Klar ist, alle drei Wirtsleute machen ihren „Job“ mit Leidenschaft, keiner schaut auf die Feierabenduhr, aber sie sind auch keine Kneipenromantiker. Ganz wichtig: Ohne gute Mitarbeiterinnen und Mitarbeiter geht es nicht. Bleiben die Kosten: „Wenn du die Rechnungen und die Einkaufspreise siehst, dann wird dir schlecht“, sagt Oliver Mester. Besonders der Preisunterschied zwischen günstigem Flaschen- und dem viel zu teurem Fassbier stößt den Gastronomen auf. Überhaupt: Alles werde immer teurer, von der Anlagenreinigung bis zur Kohlensäure. „So kommen dann Bierpreise von 2 Euro zustande. Das wissen viele ja gar nicht“, so Mester.

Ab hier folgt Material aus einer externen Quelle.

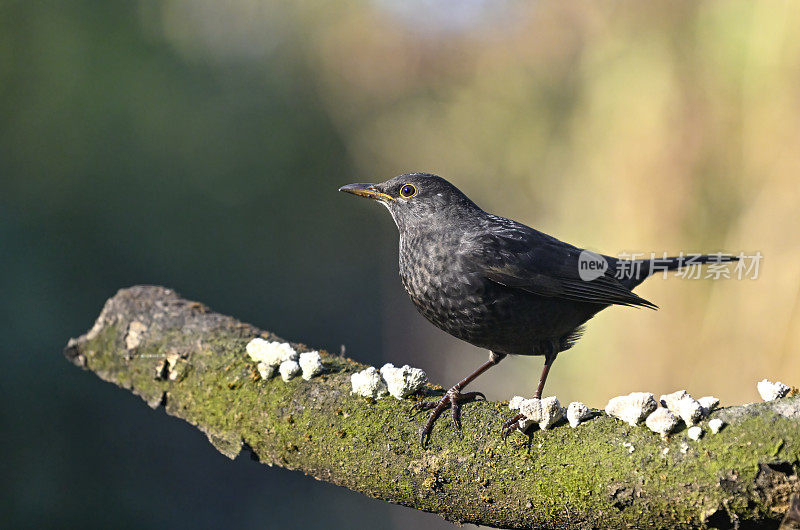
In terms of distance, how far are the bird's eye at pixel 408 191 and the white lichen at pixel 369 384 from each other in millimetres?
1299

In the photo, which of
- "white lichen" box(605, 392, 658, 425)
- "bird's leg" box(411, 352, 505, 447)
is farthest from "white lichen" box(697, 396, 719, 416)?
"bird's leg" box(411, 352, 505, 447)

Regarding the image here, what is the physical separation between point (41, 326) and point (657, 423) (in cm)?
607

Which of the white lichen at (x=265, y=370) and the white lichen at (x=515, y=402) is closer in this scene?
the white lichen at (x=515, y=402)

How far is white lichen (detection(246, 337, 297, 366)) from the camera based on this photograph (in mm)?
3012

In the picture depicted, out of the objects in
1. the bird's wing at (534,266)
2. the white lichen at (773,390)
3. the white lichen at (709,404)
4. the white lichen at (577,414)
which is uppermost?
the bird's wing at (534,266)

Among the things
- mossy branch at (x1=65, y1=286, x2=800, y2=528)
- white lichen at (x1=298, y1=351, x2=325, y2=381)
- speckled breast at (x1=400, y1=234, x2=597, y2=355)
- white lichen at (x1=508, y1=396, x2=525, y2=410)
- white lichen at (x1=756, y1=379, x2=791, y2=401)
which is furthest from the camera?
speckled breast at (x1=400, y1=234, x2=597, y2=355)

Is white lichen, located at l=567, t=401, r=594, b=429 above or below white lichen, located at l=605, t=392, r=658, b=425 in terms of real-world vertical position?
below

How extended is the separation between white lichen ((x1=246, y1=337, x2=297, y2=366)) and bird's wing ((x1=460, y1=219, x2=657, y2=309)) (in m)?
0.99

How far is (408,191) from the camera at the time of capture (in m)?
3.70

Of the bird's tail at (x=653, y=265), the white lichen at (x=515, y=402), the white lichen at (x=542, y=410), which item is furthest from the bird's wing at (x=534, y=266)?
the white lichen at (x=542, y=410)

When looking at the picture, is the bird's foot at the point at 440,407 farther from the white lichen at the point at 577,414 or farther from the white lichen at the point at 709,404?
the white lichen at the point at 709,404

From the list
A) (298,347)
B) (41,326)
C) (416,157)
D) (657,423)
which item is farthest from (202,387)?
(416,157)

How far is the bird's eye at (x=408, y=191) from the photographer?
3.69 m

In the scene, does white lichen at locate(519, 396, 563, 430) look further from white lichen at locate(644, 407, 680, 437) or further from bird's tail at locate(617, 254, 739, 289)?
bird's tail at locate(617, 254, 739, 289)
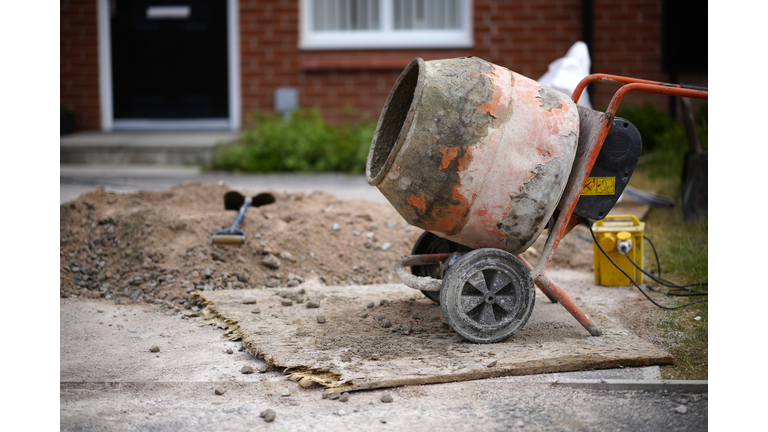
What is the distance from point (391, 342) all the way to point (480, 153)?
1.01 m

Und dennoch sei es wichtig, auch mal in die Räume zu investieren, damit der Gast frischen Wind spüre. „Man muss den Job eben mit Herzblut machen“, sagt Mester – trotz aller Probleme. Wenn auswärtige Gäste dann an seiner Theke jammern: Hätten wir noch mal so eine Kneipe bei uns?, dann sei das ein klares Indiz, dass die Kneipe bzw. die Gastro auf dem Dorf eine Zukunft hat.